As consequências dessas transformações para os serviços públicos refletiram na exigência de atendimento a distância como condição necessária ao exercício de direitos básicos. Informações sobre saúde, vacinas e, inclusive, o acesso ao benefício de renda básica denominado Auxílio Emergencial[1] tiveram sua concessão condicionada à solicitação via aplicativo, situação que gerou a exclusão de famílias mais pobres à referida prestação assistencial[2].

Esse é só um exemplo dos severos impactos que os direitos previdenciários e assistenciais estão sujeitos, diante da automatização do aparelho estatal e, mais especificamente, da Administração Pública, responsável pela gestão desses benefícios.
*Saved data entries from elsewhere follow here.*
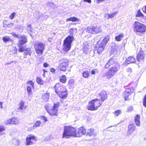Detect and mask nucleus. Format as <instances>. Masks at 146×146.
I'll use <instances>...</instances> for the list:
<instances>
[{
    "mask_svg": "<svg viewBox=\"0 0 146 146\" xmlns=\"http://www.w3.org/2000/svg\"><path fill=\"white\" fill-rule=\"evenodd\" d=\"M55 92L60 98H65L67 96L65 87L59 83L56 84L54 86Z\"/></svg>",
    "mask_w": 146,
    "mask_h": 146,
    "instance_id": "obj_1",
    "label": "nucleus"
},
{
    "mask_svg": "<svg viewBox=\"0 0 146 146\" xmlns=\"http://www.w3.org/2000/svg\"><path fill=\"white\" fill-rule=\"evenodd\" d=\"M133 26V31L136 35L141 36L146 31V26L139 22H135Z\"/></svg>",
    "mask_w": 146,
    "mask_h": 146,
    "instance_id": "obj_2",
    "label": "nucleus"
},
{
    "mask_svg": "<svg viewBox=\"0 0 146 146\" xmlns=\"http://www.w3.org/2000/svg\"><path fill=\"white\" fill-rule=\"evenodd\" d=\"M62 137L68 138L70 137H76V129L71 126L64 127Z\"/></svg>",
    "mask_w": 146,
    "mask_h": 146,
    "instance_id": "obj_3",
    "label": "nucleus"
},
{
    "mask_svg": "<svg viewBox=\"0 0 146 146\" xmlns=\"http://www.w3.org/2000/svg\"><path fill=\"white\" fill-rule=\"evenodd\" d=\"M109 39V36L108 35L106 36L103 39L102 41L99 45L97 43L95 45V49L97 51L99 54H101L104 50L106 44Z\"/></svg>",
    "mask_w": 146,
    "mask_h": 146,
    "instance_id": "obj_4",
    "label": "nucleus"
},
{
    "mask_svg": "<svg viewBox=\"0 0 146 146\" xmlns=\"http://www.w3.org/2000/svg\"><path fill=\"white\" fill-rule=\"evenodd\" d=\"M119 69V67L118 65H115L109 68V70L102 76V77L105 78L106 77L108 78H110L114 76L117 72Z\"/></svg>",
    "mask_w": 146,
    "mask_h": 146,
    "instance_id": "obj_5",
    "label": "nucleus"
},
{
    "mask_svg": "<svg viewBox=\"0 0 146 146\" xmlns=\"http://www.w3.org/2000/svg\"><path fill=\"white\" fill-rule=\"evenodd\" d=\"M74 37L71 36H68L64 39L63 44V49L65 52H68L70 49L71 43L74 40Z\"/></svg>",
    "mask_w": 146,
    "mask_h": 146,
    "instance_id": "obj_6",
    "label": "nucleus"
},
{
    "mask_svg": "<svg viewBox=\"0 0 146 146\" xmlns=\"http://www.w3.org/2000/svg\"><path fill=\"white\" fill-rule=\"evenodd\" d=\"M102 103L100 102V100H98L96 99L92 100L88 103V109L91 110H96L98 107L100 106Z\"/></svg>",
    "mask_w": 146,
    "mask_h": 146,
    "instance_id": "obj_7",
    "label": "nucleus"
},
{
    "mask_svg": "<svg viewBox=\"0 0 146 146\" xmlns=\"http://www.w3.org/2000/svg\"><path fill=\"white\" fill-rule=\"evenodd\" d=\"M68 60L66 58L61 59L59 62V65L58 66V68L61 71H65L68 68Z\"/></svg>",
    "mask_w": 146,
    "mask_h": 146,
    "instance_id": "obj_8",
    "label": "nucleus"
},
{
    "mask_svg": "<svg viewBox=\"0 0 146 146\" xmlns=\"http://www.w3.org/2000/svg\"><path fill=\"white\" fill-rule=\"evenodd\" d=\"M45 44L44 43L39 42H35L34 44L36 53L38 54H42L44 49Z\"/></svg>",
    "mask_w": 146,
    "mask_h": 146,
    "instance_id": "obj_9",
    "label": "nucleus"
},
{
    "mask_svg": "<svg viewBox=\"0 0 146 146\" xmlns=\"http://www.w3.org/2000/svg\"><path fill=\"white\" fill-rule=\"evenodd\" d=\"M87 33L95 34L100 32L102 29L98 26H94L87 27L85 29Z\"/></svg>",
    "mask_w": 146,
    "mask_h": 146,
    "instance_id": "obj_10",
    "label": "nucleus"
},
{
    "mask_svg": "<svg viewBox=\"0 0 146 146\" xmlns=\"http://www.w3.org/2000/svg\"><path fill=\"white\" fill-rule=\"evenodd\" d=\"M11 34L14 37L19 38L18 44H23L27 41V38L25 36L17 35L14 33H12Z\"/></svg>",
    "mask_w": 146,
    "mask_h": 146,
    "instance_id": "obj_11",
    "label": "nucleus"
},
{
    "mask_svg": "<svg viewBox=\"0 0 146 146\" xmlns=\"http://www.w3.org/2000/svg\"><path fill=\"white\" fill-rule=\"evenodd\" d=\"M36 137L33 135L30 134L28 135L26 138V144L27 145H32L34 144V142L36 141Z\"/></svg>",
    "mask_w": 146,
    "mask_h": 146,
    "instance_id": "obj_12",
    "label": "nucleus"
},
{
    "mask_svg": "<svg viewBox=\"0 0 146 146\" xmlns=\"http://www.w3.org/2000/svg\"><path fill=\"white\" fill-rule=\"evenodd\" d=\"M45 109L46 110L48 113L51 116H55L58 115V109H55L52 108L51 110H49V108L47 107V106H45Z\"/></svg>",
    "mask_w": 146,
    "mask_h": 146,
    "instance_id": "obj_13",
    "label": "nucleus"
},
{
    "mask_svg": "<svg viewBox=\"0 0 146 146\" xmlns=\"http://www.w3.org/2000/svg\"><path fill=\"white\" fill-rule=\"evenodd\" d=\"M86 130L85 128L83 127H80L78 129L77 133H76V137H79L81 136L82 135L86 134Z\"/></svg>",
    "mask_w": 146,
    "mask_h": 146,
    "instance_id": "obj_14",
    "label": "nucleus"
},
{
    "mask_svg": "<svg viewBox=\"0 0 146 146\" xmlns=\"http://www.w3.org/2000/svg\"><path fill=\"white\" fill-rule=\"evenodd\" d=\"M115 64L116 65V60L114 57H112L105 64V68H108L110 66Z\"/></svg>",
    "mask_w": 146,
    "mask_h": 146,
    "instance_id": "obj_15",
    "label": "nucleus"
},
{
    "mask_svg": "<svg viewBox=\"0 0 146 146\" xmlns=\"http://www.w3.org/2000/svg\"><path fill=\"white\" fill-rule=\"evenodd\" d=\"M145 54L144 52L140 50L137 56V60L138 61H143L144 59Z\"/></svg>",
    "mask_w": 146,
    "mask_h": 146,
    "instance_id": "obj_16",
    "label": "nucleus"
},
{
    "mask_svg": "<svg viewBox=\"0 0 146 146\" xmlns=\"http://www.w3.org/2000/svg\"><path fill=\"white\" fill-rule=\"evenodd\" d=\"M135 126L133 124L129 125L128 126V130L127 133L128 135H130L135 131Z\"/></svg>",
    "mask_w": 146,
    "mask_h": 146,
    "instance_id": "obj_17",
    "label": "nucleus"
},
{
    "mask_svg": "<svg viewBox=\"0 0 146 146\" xmlns=\"http://www.w3.org/2000/svg\"><path fill=\"white\" fill-rule=\"evenodd\" d=\"M97 135V133L95 132L94 129L91 128L88 130L86 133V135L90 136H95Z\"/></svg>",
    "mask_w": 146,
    "mask_h": 146,
    "instance_id": "obj_18",
    "label": "nucleus"
},
{
    "mask_svg": "<svg viewBox=\"0 0 146 146\" xmlns=\"http://www.w3.org/2000/svg\"><path fill=\"white\" fill-rule=\"evenodd\" d=\"M100 95L101 97L102 101L100 100V102H103L107 98V96L106 92L103 91L101 92L100 93Z\"/></svg>",
    "mask_w": 146,
    "mask_h": 146,
    "instance_id": "obj_19",
    "label": "nucleus"
},
{
    "mask_svg": "<svg viewBox=\"0 0 146 146\" xmlns=\"http://www.w3.org/2000/svg\"><path fill=\"white\" fill-rule=\"evenodd\" d=\"M126 61L128 64L131 63H134L136 62L135 58L132 56H130L126 59Z\"/></svg>",
    "mask_w": 146,
    "mask_h": 146,
    "instance_id": "obj_20",
    "label": "nucleus"
},
{
    "mask_svg": "<svg viewBox=\"0 0 146 146\" xmlns=\"http://www.w3.org/2000/svg\"><path fill=\"white\" fill-rule=\"evenodd\" d=\"M140 117L139 115H137L135 118V122L137 126H140Z\"/></svg>",
    "mask_w": 146,
    "mask_h": 146,
    "instance_id": "obj_21",
    "label": "nucleus"
},
{
    "mask_svg": "<svg viewBox=\"0 0 146 146\" xmlns=\"http://www.w3.org/2000/svg\"><path fill=\"white\" fill-rule=\"evenodd\" d=\"M42 98L45 101H47L49 98V94L46 92V93L43 94Z\"/></svg>",
    "mask_w": 146,
    "mask_h": 146,
    "instance_id": "obj_22",
    "label": "nucleus"
},
{
    "mask_svg": "<svg viewBox=\"0 0 146 146\" xmlns=\"http://www.w3.org/2000/svg\"><path fill=\"white\" fill-rule=\"evenodd\" d=\"M80 21L79 19L76 18L75 17H71L66 20L67 22L68 21H72V22H78Z\"/></svg>",
    "mask_w": 146,
    "mask_h": 146,
    "instance_id": "obj_23",
    "label": "nucleus"
},
{
    "mask_svg": "<svg viewBox=\"0 0 146 146\" xmlns=\"http://www.w3.org/2000/svg\"><path fill=\"white\" fill-rule=\"evenodd\" d=\"M133 91V88L132 87H130L126 89L125 91L124 92V94H128V95H130Z\"/></svg>",
    "mask_w": 146,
Aprovada no ano de 2021, a Lei do Governo Digital[3]  tem como objetivo transformar a forma como os serviços públicos são disponibilizados no Brasil, promovendo a oferta digital e, idealmente, o autosserviço[4], que é definido pela própria lei como aquele prestado sem a intervenção humana.

Em que pese a mesma legislação preveja que a digitalização dos serviços ocorrerá sem prejuízo ao direito do cidadão ao atendimento presencial[5], o que se observa por meio da práxis cotidiana é que já existe uma limitação no exercício de uma série de direitos sociais prestacionais de forma presencial. Sob o pretexto da modernização, os atendimentos presenciais espontâneos nas agências do INSS foram banidos e agora dependem de prévio agendamento por telefone ou pelos canais digitais[6].

Ademais, as previsões legislativas de que o acesso a serviços digitais deve alcançar a população de baixa renda, residente em áreas rurais e idosos, por si só, não garantem que parcelas marginalizadas digitalmente façam o uso institucional da internet e, consequentemente, sejam beneficiadas pelas políticas públicas a elas destinadas. Na verdade, ocorre justamente o contrário, os grupos mais necessitados de políticas públicas assistenciais são os que menos conseguem obter benefícios a partir da navegação on-line, seja por falta de infraestrutura ou ainda pela ausência de domínio das habilidades digitais necessárias para tanto.

Portanto, este cenário implica numa transferência do ônus do Poder Público enquanto responsável pelo fornecimento de direitos sociais prestacionais ao cidadão, em completa contrariedade à atribuição da responsabilidade estatal pela gestão dessas políticas públicas. Ademais, esta estratégia ainda mitiga o princípio da universalidade, na medida em a prestação digital não alcança todos os sujeitos potencialmente beneficiados pelas políticas previdenciárias e assistenciais.

Em síntese, defende-se que o uso das novas tecnologias deve sempre observar o aprimoramento do bem-estar social e, quando empregadas pelo Poder Público, devem atuar em consonância com os direitos fundamentais garantidos. Sobretudo as transformações digitais na previdência e na assistência social devem ser encaradas de forma crítica, visto que estas possuem como objetivo a proteção social de idosos, pessoas com deficiência e em situação de pobreza, os quais, simultaneamente, compõem a parcela de marginalizados digitais.  Portanto, a busca pelo equilíbrio entre a inovação tecnológica e a proteção dos direitos sociais é um desafio importante na era digital, exigindo um cuidadoso exame das políticas e práticas para garantir que nenhum cidadão seja deixado para trás na era tecnológica.

  

 

 

[1] DECRETO Nº 10.661, DE 26 DE MARÇO DE 2021.

[2] Vide: “Exclusão digital deixa famílias pobres sem auxílio emergencial”. Disponível em: http://www.info4.com.br/ver/exibir.asp?Yw=NDA0MQ&YQ=MTQzMg&bA=MTcxOTc1Mg&b3JpZ2Vt=Mw. Acesso em 13 de setembro de 2023.

[3] LEI Nº 14.129, DE 29 DE MARÇO DE 2021: Dispõe sobre princípios, regras e instrumentos para o Governo Digital e para o aumento da eficiência pública e altera a Lei nº 7.116, de 29 de agosto de 1983, a Lei nº 12.527, de 18 de novembro de 2011 (Lei de Acesso à Informação), a Lei nº 12.682, de 9 de julho de 2012, e a Lei nº 13.460, de 26 de junho de 2017.

[4][4] Art. 14, parágrafo único, da Lei n.º 14.129/2021.

[5] Art. 14, caput, da Lei n.º 14.129/2021.